Rewrite the material below as a JSON list of strings, with one string for each line and no blank lines.
### LISTED RECORDS
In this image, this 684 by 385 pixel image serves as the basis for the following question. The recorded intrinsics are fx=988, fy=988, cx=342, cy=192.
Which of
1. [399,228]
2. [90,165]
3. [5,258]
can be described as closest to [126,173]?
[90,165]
######
**THE COMPLETED TASK:**
[
  "In this image, this 684 by 385 pixel image serves as the basis for the following question. The recorded intrinsics are fx=988, fy=988, cx=342, cy=192.",
  "Which of",
  "1. [399,228]",
  "2. [90,165]",
  "3. [5,258]",
  "can be described as closest to [126,173]?",
  "[90,165]"
]